**Quelle**
**********

Christian-Rainer Weisbach, Petra Sonne-Neubacher: Professionelle Gesprächsführung
Rezensiert von Dr. Petra Gregusch, 04.04.2016

Christian-Rainer Weisbach, Petra Sonne-Neubacher: Professionelle Gesprächsführung. Ein praxisnahes Lese- und Übungsbuch. Verlag C.H. Beck (München) 2015. 9., überarbeitete und aktualisierte Auflage. 485 Seiten. ISBN 978-3-423-50947-3. D: 14,90 EUR, A: 15,40 EUR, CH: 21,90 sFr.
Thema
Die professionelle Gesprächsführung beschäftigt zahlreiche Berufe, Professionen und deren Ausbildungsstätten. Kein Wunder, stellt doch das Gespräch ein zentrales Medium zum Verstehen und zur Beeinflussung verschiedenster Adressatengruppen dar. Das vorliegende Buch thematisiert die Gesprächsführung als Mittel erfolgreicher Führung schlechthin.
Die Autoren verfolgen das Ziel, deutlich zu machen, wie es gelingt, andere zu verstehen und eigene Ziele mit anderen zu erreichenund verstehen diese beiden Aspekte als die Basis des persönlichen Kommunikationserfolgs (S. VII).
Autor und Autorin
Prof. Dr. rer. soc. habil. Christian-Rainer Weisbach lehrt und forscht an den Universitäten Tübingen und Hohenheim und ist seit über 25 Jahren in der betrieblichen Fort- und Weiterbildung tätig mit dem Schwerpunkt der individualisierte Personalentwicklung und Entwicklung von Personen in beruflichen und privaten Herausforderungen.
Dr. Petra Sonne-Neubacher ist Unternehmensberaterin und Trainerin.
Entstehungshintergrund
Das erstmals im Jahre 1992 veröffentlichte Buch erscheint im Jahr 2015 in der 9. Auflage. Es richtet sich vornehmlich an Führungskräfte im Management, aber auch an all jene Menschen, die ein Interesse daran haben zu lernen, wie sie ihre Ziele im Gespräch verfolgen können. Insofern sind alle Menschen, die einen Führungsanspruch haben, angesprochen, sei es in der Rolle als Vorgesetzte, Mitarbeiter, Kunde, Partner oder Freund. Den Autoren ist daran gelegen , „das Gespräch als Mittel der Führung sinnvoll, zweckmäßig, zielorientiert und rationell“ nutzen zu lernen (s. Klappentext).

**********

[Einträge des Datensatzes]

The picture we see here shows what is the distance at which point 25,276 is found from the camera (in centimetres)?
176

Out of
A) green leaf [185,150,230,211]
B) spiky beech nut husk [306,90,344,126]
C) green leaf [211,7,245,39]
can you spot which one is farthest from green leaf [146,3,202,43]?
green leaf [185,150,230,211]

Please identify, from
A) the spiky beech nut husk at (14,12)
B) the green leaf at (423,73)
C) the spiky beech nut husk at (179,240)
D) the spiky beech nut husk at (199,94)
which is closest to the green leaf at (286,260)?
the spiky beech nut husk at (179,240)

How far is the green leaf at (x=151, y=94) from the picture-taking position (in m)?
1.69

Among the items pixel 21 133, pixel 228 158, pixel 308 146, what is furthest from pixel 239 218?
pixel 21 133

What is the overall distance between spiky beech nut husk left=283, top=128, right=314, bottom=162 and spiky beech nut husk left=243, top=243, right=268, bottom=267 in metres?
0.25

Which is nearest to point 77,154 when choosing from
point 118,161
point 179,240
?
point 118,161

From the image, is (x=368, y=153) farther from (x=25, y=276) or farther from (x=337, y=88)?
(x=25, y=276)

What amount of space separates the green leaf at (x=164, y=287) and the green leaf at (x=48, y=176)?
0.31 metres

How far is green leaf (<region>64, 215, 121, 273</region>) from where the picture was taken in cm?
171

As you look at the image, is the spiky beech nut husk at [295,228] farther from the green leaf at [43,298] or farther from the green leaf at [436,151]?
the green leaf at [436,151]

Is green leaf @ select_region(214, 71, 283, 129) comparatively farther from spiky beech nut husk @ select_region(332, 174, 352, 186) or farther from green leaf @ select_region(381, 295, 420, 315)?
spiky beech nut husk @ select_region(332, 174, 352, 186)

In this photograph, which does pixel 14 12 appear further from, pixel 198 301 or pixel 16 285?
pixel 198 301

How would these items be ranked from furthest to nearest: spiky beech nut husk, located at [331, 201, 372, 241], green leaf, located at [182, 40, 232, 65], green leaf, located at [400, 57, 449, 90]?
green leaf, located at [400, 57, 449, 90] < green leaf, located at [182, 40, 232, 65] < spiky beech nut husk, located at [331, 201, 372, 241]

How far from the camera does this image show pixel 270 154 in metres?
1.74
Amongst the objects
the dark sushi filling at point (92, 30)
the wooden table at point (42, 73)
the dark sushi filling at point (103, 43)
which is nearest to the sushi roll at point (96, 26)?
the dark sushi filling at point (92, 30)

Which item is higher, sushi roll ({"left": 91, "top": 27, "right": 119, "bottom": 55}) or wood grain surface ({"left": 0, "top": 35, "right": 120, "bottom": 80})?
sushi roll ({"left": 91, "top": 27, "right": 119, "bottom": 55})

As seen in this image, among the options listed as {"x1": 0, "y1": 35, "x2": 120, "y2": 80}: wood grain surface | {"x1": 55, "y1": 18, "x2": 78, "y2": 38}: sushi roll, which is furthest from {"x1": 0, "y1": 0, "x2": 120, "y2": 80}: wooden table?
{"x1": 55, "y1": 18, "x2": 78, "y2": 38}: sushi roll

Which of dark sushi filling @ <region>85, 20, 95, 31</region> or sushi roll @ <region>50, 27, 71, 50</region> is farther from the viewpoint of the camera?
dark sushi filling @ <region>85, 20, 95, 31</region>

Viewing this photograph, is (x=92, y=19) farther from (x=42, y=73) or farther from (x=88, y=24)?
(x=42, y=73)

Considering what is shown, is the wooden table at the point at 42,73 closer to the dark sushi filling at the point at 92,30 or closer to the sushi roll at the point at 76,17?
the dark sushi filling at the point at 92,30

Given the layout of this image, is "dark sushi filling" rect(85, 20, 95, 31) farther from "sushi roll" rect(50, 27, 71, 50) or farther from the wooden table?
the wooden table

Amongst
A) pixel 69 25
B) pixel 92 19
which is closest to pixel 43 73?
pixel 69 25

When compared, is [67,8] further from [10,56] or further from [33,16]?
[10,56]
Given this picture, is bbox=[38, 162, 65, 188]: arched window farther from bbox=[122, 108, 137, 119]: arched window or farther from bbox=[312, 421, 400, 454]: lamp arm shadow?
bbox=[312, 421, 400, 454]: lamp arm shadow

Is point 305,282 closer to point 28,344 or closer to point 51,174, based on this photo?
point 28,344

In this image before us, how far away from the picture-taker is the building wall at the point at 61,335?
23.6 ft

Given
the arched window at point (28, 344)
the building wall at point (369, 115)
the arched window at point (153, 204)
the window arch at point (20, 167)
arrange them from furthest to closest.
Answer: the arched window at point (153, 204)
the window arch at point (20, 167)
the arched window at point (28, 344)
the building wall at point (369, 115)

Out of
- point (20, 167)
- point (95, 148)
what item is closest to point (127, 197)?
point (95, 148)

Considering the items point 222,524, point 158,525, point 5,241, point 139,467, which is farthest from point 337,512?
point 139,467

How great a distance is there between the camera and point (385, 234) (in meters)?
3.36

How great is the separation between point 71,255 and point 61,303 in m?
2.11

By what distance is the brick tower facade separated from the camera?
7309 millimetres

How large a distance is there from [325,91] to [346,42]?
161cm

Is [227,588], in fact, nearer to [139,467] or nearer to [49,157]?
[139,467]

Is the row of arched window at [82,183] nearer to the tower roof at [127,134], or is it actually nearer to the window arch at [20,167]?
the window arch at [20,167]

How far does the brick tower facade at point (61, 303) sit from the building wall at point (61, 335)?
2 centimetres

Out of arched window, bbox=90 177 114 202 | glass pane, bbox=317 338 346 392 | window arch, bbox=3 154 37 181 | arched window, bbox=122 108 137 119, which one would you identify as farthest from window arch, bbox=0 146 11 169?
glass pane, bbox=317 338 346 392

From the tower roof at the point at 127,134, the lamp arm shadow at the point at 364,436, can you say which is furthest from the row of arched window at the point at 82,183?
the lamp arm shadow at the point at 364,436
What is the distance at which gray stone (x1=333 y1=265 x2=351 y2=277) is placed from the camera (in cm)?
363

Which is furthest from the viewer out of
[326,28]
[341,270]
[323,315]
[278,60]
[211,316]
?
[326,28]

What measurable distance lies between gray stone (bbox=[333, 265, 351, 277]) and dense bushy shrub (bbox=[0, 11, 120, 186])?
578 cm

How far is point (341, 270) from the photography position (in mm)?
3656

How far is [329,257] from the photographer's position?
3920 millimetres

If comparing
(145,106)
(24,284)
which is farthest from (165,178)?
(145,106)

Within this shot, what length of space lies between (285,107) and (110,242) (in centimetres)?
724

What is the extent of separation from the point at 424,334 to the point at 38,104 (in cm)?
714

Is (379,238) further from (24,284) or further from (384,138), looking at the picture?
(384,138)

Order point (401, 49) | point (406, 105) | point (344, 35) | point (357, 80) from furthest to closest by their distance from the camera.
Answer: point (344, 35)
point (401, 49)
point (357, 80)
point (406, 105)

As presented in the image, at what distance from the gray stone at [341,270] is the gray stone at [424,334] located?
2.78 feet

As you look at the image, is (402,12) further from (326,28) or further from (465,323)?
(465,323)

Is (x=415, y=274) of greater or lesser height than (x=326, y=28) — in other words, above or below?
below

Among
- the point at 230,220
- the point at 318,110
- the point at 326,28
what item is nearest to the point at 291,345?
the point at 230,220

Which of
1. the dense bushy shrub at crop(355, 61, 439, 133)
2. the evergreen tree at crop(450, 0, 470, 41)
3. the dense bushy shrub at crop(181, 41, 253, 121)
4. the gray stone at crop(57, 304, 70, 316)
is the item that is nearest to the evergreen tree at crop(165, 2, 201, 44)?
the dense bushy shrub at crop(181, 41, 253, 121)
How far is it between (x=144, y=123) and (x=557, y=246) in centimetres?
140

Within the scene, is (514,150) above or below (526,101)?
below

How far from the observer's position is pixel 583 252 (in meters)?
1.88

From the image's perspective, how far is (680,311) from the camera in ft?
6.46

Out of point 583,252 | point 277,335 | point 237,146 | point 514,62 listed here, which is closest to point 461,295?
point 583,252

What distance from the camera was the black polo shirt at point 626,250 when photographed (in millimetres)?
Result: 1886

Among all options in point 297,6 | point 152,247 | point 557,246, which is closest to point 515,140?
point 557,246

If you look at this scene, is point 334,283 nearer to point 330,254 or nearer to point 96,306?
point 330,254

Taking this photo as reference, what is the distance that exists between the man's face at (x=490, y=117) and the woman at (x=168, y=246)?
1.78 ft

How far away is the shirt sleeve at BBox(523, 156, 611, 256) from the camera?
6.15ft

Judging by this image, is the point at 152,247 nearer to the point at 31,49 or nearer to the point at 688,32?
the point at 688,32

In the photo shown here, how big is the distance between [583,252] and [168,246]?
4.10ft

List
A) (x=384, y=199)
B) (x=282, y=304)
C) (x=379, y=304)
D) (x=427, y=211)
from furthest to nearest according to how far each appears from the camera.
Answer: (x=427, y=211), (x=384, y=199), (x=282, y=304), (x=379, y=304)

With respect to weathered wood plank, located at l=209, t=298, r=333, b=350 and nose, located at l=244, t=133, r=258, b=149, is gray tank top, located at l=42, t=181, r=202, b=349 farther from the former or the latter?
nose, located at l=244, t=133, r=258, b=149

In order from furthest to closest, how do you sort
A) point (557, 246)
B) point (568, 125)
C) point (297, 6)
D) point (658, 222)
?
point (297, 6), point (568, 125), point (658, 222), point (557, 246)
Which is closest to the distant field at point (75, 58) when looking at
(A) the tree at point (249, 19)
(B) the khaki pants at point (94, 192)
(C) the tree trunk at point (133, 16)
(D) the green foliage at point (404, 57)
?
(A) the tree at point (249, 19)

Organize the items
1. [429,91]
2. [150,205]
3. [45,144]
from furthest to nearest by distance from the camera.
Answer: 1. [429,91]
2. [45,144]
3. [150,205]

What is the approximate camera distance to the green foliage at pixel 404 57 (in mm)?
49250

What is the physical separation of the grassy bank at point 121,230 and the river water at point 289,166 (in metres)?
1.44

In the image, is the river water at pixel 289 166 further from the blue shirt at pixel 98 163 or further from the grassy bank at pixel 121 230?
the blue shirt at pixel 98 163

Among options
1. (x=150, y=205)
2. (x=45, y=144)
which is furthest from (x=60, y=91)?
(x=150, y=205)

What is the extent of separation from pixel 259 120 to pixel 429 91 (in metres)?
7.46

**********

**Aufgabenliste**
1. Schreibe aus den Einträgen den Abschnitt ab, der mit der Zeile beginnt, die „How large a“ enthält, und mit der Zeile endet, die „2 centimetres“ enthält. Beide Zeilen gehören dazu, und jede Zeile bleibt unverändert.
2. Führe die Rezension zum Buch über professionelle Gesprächsführung im Anschluss an ihren letzten Satz weiter.

**Lösungen**
1.
How large a distance is there from [325,91] to [346,42]?
161cm

Is [227,588], in fact, nearer to [139,467] or nearer to [49,157]?
[139,467]

Is the row of arched window at [82,183] nearer to the tower roof at [127,134], or is it actually nearer to the window arch at [20,167]?
the window arch at [20,167]

How far does the brick tower facade at point (61, 303) sit from the building wall at point (61, 335)?
2 centimetres

2.
Aufbau und Inhalt
Das umfassende Werk ist in 21 Kapitel gegliedert, wobei sich Kapitel eins bis zwölf dem Verstehen anderer widmet, während Kapitel dreizehn bis zwanzig der zielorientierten Gesprächsführung gewidmet ist. Kapitel einundzwanzig (Zum schnellen Nachschlagen) fasst die Kapitel in Form eines Nachschlagekatalogs zusammen.
Die ersten vier Kapitel (Von der Effizienz zur Effektivität; Erkennen der eigenen Gesprächshaltung; Die vier Arten des Zuhörens; Die fünf gängigen Gesprächspausen) führen quasi in die Basisfertigkeiten gelingender Gesprächsführung ein, wenn darauf aufmerksam gemacht wird, dass hierzu ein Ziel, Bewusstheit über die Gesprächshaltung und ein gutes Zuhörverhalten gekoppelt mit Gesprächspausen erforderlich sind. Eingeführt wird dabei in das Spektrum von Gesprächshaltungen, unterschiedliche Formen und Funktionen des Zuhörens und von Gesprächspausen. Zu Letzteren werden auch Hinweise über das Erkennen der Angemessenheit von Pausen gegeben.
Das fünfte Kapitel (Wertschätzung und Lenkung) liefert im Nachhinein einen Begründungszusammenhang für ein gutes Zuhörverhalten in Gesprächen und leitet gleichzeitig über zur grundlegenden Voraussetzung erfolgreicher zielorientierter Gesprächsführung, welche im Aufrechterhalten der Wertschätzung bei gleichzeitiger Vertretung des eigenen Standpunkts gesehen wird. Im Kontext verschiedener Führungsstile wird zu plausibilisieren versucht, dass dies nur durch einen partnerschaftlichen Führungsstil erreichbar ist.
An die grundlegenden Voraussetzungen anknüpfend thematisiert Kapitel sechs (Transaktionsanalyse und Gesprächserfolg) anhand des psychodynamischen Modells Transaktionsanalyse die Herausforderungen, die sich bei der Entwicklung dieses partnerschaftlichen (Gesprächs-) Führungsstils stellen. Diese bestehen darin, dem »Kind-Ich« und dem »Eltern-Ich« adäquat zu begegnen.
Kapitel sieben (Widerstand beim Gesprächspartner) versammelt und erläutert schwierige Gesprächssituationen und gibt Hinweise zu deren Bewältigung bei Aufrechterhaltung des partnerschaftlichen Stils.
Kapitel acht und neun (Gesprächsstörer; Gesprächsförderer) kann als Zwischenfazit der bisherigen Kapitel gelesen werden: Auf der Grundlage des eingeführten theoretischen Konstrukts Transaktionsanalyse werden eine Reihe von kommunikativen Verhaltensverweisen aufgezählt, die sich als kontraproduktiv für die Gesprächsführung erweisen, gefolgt von produktiven Verhaltensweisen. Explizit widmen sich die Autoren auch „Gesprächsförderer in der elektronischen Kommunikation“ (S. 191).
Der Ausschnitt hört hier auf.